MetadaCache是Broker用来缓存整个集群中分区状态的组件。KafkaController通过向集群中的broker发送updateMetadataRequest来更新其metadataCache中缓存的数据,每个broker在收到该请求后会异步更新metadatCache的数据。
private[server] class MetadataCache(brokerId: Int) extends Logging {
private val stateChangeLogger = KafkaController.stateChangeLogger
// 记录每个分区的状态,其中使用PartitionStateInfo记录Partition的状态
private val cache = mutable.Map[String, mutable.Map[Int, PartitionStateInfo]]()
// 现在controller的ID
private var controllerId: Option[Int] = None
// 记录当前可用的Broker嘻嘻,其中使用Broker类记录每个存活Broker的网络位置信息
private val aliveBrokers = mutable.Map[Int, Broker]()
// 可用节点的信息
private val aliveNodes = mutable.Map[Int, collection.Map[SecurityProtocol, Node]]()
private val partitionMetadataLock = new ReentrantReadWriteLock()
}
UpdateMetadataRequest由KafkaApis.handleUpdateMetadatRequest方法处理,它直接把请求交给maybeUpdateMetadataCache()处理
def maybeUpdateMetadataCache(correlationId: Int, updateMetadataRequest: UpdateMetadataRequest, metadataCache: MetadataCache) {
replicaStateChangeLock synchronized {
// 检查controllerEpoch
if(updateMetadataRequest.controllerEpoch < controllerEpoch) {
val stateControllerEpochErrorMessage = ("Broker %d received update metadata request with correlation id %d from an " +
"old controller %d with epoch %d. Latest known controller epoch is %d").format(localBrokerId,
correlationId, updateMetadataRequest.controllerId, updateMetadataRequest.controllerEpoch,
controllerEpoch)
stateChangeLogger.warn(stateControllerEpochErrorMessage)
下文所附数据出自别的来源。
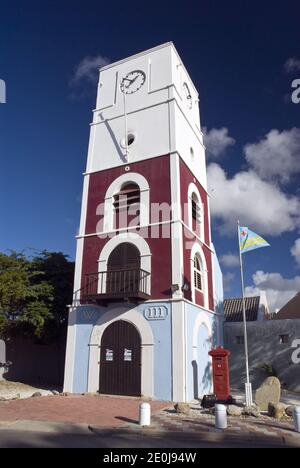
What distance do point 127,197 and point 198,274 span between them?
4473 mm

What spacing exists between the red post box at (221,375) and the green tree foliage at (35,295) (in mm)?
7263

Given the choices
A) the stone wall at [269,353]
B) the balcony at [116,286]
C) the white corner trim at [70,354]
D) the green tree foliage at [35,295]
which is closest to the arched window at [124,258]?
the balcony at [116,286]

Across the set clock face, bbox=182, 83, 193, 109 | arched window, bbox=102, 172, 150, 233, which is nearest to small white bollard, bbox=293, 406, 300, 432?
arched window, bbox=102, 172, 150, 233

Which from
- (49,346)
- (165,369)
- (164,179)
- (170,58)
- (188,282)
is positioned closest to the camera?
(165,369)

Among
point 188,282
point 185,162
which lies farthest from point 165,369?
point 185,162

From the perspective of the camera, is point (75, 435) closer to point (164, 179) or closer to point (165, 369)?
point (165, 369)

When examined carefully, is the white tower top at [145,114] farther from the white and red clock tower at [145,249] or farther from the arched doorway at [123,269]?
the arched doorway at [123,269]

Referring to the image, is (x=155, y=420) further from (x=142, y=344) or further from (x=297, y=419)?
(x=142, y=344)

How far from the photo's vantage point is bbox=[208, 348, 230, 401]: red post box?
1138 cm

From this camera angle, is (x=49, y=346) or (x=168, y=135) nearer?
(x=168, y=135)

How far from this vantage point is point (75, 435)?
24.5ft

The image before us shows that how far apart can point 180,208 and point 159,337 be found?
4.97 meters

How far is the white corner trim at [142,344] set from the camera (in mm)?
12641

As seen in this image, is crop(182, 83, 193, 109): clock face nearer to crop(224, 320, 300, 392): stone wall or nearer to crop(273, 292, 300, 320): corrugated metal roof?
crop(224, 320, 300, 392): stone wall
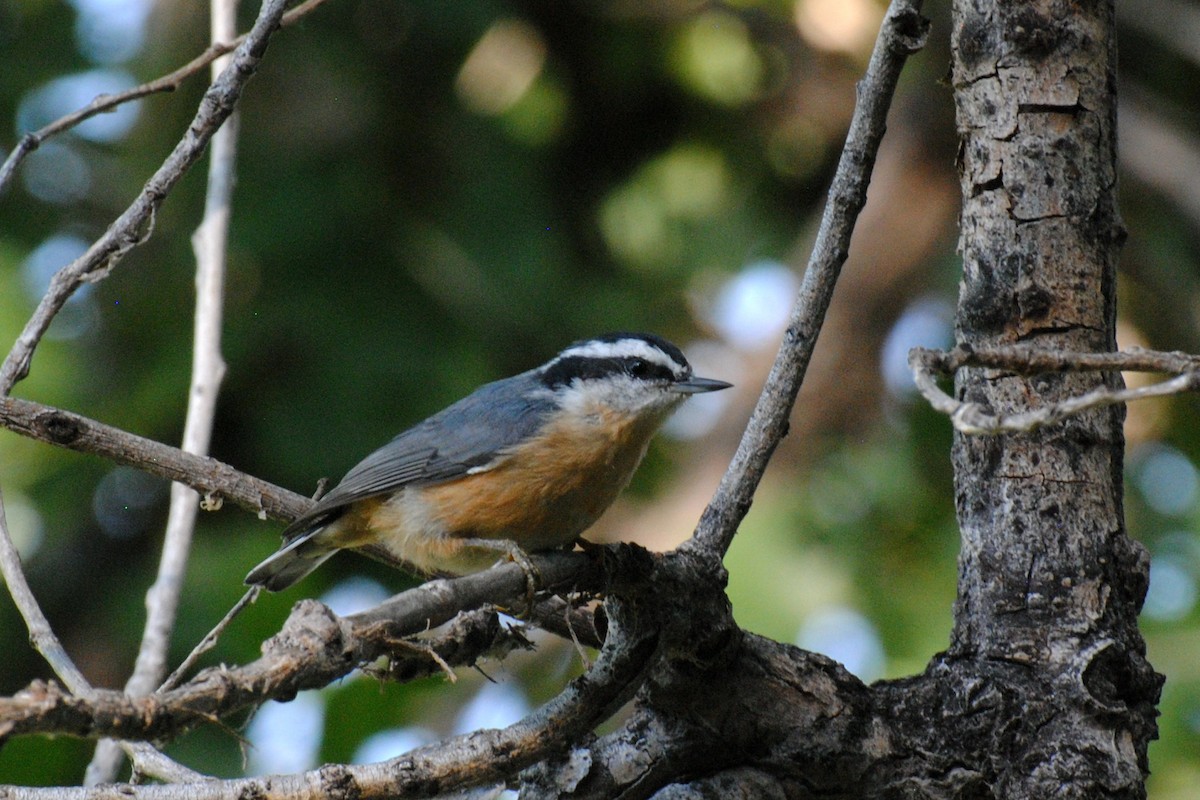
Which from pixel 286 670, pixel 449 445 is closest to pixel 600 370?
pixel 449 445

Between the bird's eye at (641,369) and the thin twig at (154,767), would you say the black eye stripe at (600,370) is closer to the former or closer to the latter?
the bird's eye at (641,369)

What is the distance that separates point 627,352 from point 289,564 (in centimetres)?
119

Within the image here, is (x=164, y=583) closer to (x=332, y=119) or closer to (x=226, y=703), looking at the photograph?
(x=226, y=703)

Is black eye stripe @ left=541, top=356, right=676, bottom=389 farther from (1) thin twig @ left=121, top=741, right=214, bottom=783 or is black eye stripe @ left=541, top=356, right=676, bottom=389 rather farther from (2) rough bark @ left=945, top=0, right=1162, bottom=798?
(1) thin twig @ left=121, top=741, right=214, bottom=783

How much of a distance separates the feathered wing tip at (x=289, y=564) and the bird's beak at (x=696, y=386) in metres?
1.13

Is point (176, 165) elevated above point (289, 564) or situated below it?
above

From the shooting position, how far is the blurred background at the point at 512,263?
4.77 m

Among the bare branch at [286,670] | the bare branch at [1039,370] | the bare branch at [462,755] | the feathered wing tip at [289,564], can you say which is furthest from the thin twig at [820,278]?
the feathered wing tip at [289,564]

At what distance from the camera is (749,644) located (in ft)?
6.85

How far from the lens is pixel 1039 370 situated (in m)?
1.68

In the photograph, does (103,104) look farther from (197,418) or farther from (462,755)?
(462,755)

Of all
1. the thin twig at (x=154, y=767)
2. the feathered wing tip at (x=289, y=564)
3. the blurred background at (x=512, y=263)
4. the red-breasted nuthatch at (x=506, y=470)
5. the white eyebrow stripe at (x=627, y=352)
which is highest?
the blurred background at (x=512, y=263)

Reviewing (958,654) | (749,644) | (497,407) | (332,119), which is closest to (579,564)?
(749,644)

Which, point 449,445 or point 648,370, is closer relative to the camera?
point 449,445
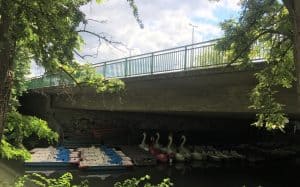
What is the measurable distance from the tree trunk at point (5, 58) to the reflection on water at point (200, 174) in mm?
14851

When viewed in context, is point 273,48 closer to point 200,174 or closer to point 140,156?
point 200,174

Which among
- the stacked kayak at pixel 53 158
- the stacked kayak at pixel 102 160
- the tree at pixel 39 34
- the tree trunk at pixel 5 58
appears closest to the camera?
the tree trunk at pixel 5 58

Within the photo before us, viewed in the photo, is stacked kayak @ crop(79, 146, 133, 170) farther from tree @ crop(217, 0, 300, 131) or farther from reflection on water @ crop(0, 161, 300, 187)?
tree @ crop(217, 0, 300, 131)

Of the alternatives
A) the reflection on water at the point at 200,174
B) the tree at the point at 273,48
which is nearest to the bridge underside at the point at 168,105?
the tree at the point at 273,48

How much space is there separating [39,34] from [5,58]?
576mm

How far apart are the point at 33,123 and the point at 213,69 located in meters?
11.0

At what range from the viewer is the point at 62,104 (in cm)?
3778

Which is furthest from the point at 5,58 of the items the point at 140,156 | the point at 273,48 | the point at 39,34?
the point at 140,156

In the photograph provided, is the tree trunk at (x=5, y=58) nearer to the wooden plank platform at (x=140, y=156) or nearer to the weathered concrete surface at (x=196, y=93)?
the weathered concrete surface at (x=196, y=93)

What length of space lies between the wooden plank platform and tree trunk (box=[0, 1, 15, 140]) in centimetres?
2148

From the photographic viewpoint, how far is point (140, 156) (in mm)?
29875

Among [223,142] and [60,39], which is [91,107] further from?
[60,39]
throw new ControllerMovedException(stateControllerEpochErrorMessage)
} else {
metadataCache.updateCache(correlationId, updateMetadataRequest)
controllerEpoch = updateMetadataRequest.controllerEpoch
}
}
}
MetadataCache.updateCache()方法中完成了对aliveBrokers、cache等字段的更新。
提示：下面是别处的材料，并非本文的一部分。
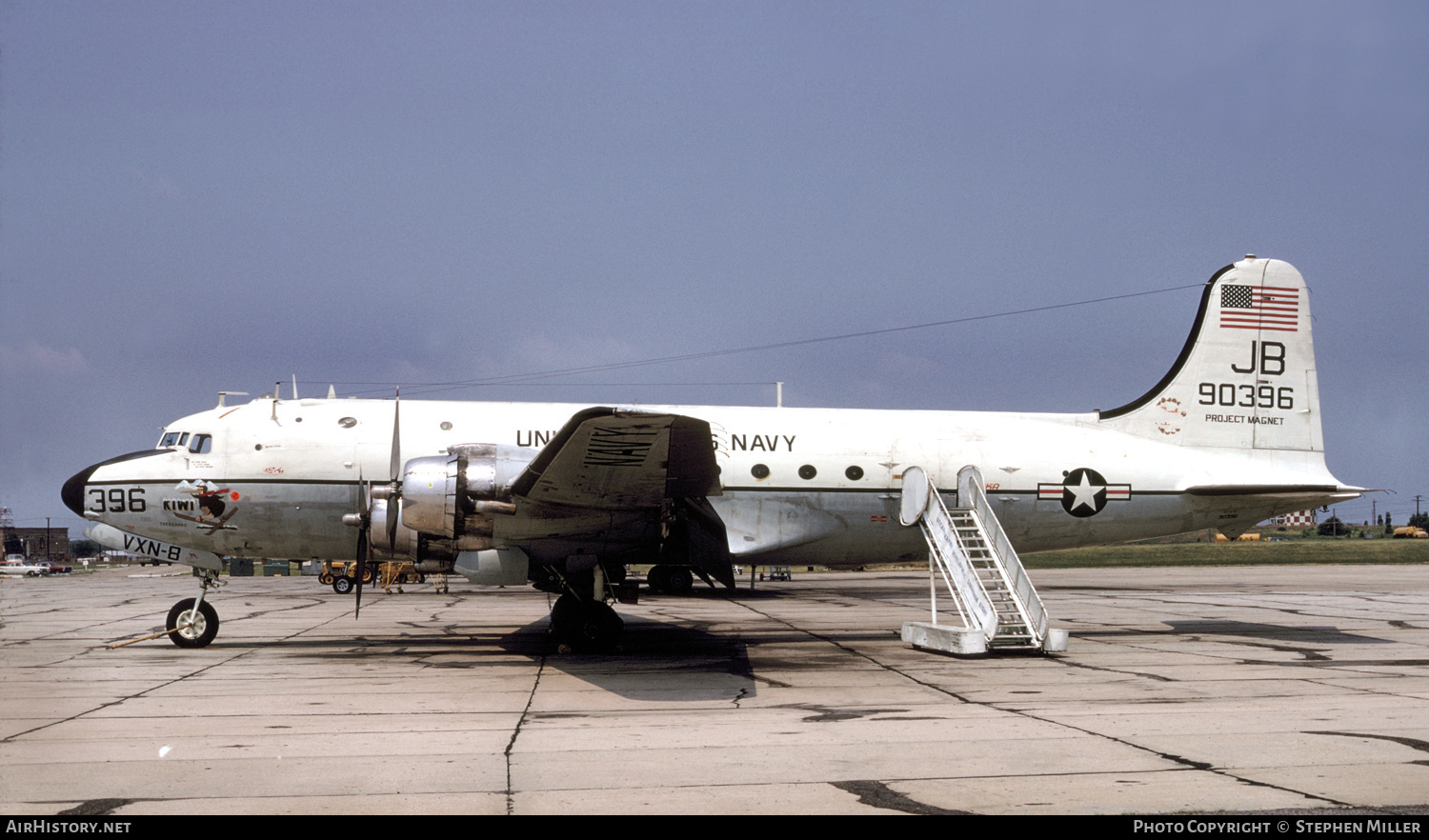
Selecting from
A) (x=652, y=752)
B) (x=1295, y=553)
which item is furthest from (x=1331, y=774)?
(x=1295, y=553)

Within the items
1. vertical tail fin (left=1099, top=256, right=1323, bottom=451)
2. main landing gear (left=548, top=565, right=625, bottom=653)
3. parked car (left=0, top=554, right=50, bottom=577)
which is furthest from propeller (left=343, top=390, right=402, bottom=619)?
parked car (left=0, top=554, right=50, bottom=577)

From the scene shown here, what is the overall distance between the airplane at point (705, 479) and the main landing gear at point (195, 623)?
3 cm

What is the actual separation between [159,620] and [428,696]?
11.9 meters

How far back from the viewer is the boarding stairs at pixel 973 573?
549 inches

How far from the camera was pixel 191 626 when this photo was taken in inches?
549

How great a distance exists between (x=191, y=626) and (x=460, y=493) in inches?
212

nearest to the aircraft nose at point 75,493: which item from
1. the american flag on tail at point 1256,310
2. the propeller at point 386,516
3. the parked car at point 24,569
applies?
the propeller at point 386,516

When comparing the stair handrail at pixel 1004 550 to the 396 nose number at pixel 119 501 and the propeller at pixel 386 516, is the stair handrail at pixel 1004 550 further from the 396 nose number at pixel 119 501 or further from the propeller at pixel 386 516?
the 396 nose number at pixel 119 501

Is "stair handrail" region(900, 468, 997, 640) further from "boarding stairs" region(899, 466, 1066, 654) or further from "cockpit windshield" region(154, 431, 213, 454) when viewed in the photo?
"cockpit windshield" region(154, 431, 213, 454)

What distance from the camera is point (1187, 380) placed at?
16781mm

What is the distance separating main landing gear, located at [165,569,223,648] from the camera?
45.6 feet

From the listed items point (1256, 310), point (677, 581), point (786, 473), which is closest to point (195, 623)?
point (786, 473)

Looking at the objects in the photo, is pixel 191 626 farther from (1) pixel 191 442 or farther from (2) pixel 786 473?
(2) pixel 786 473

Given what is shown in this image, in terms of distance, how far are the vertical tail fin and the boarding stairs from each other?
344cm
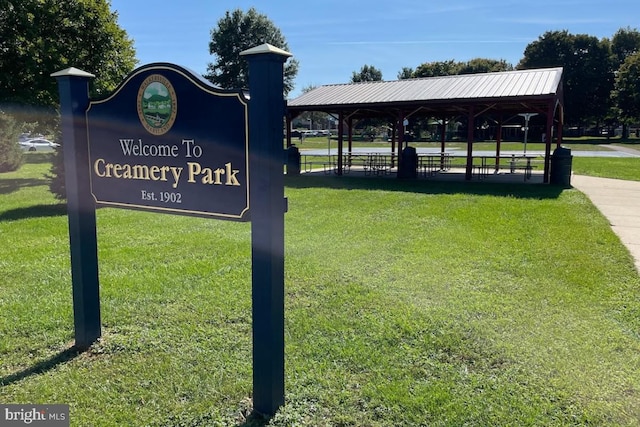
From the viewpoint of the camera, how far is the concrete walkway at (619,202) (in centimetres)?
723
def updateCache(correlationId: Int, updateMetadataRequest: UpdateMetadataRequest) {
inWriteLock(partitionMetadataLock) {
controllerId = updateMetadataRequest.controllerId match { //更新controllerID
case id if id < 0 => None
case id => Some(id)
}
// 将aliveNodes和aliveBrokers中的缓存全部清除掉,并从UpdateMetadataRequest中的live_broekrs字段重新构建
aliveNodes.clear()
aliveBrokers.clear()
updateMetadataRequest.liveBrokers.asScala.foreach { broker =>
val nodes = new EnumMap[SecurityProtocol, Node](classOf[SecurityProtocol])
val endPoints = new EnumMap[SecurityProtocol, EndPoint](classOf[SecurityProtocol])
broker.endPoints.asScala.foreach { case (protocol, ep) =>
endPoints.put(protocol, EndPoint(ep.host, ep.port, protocol))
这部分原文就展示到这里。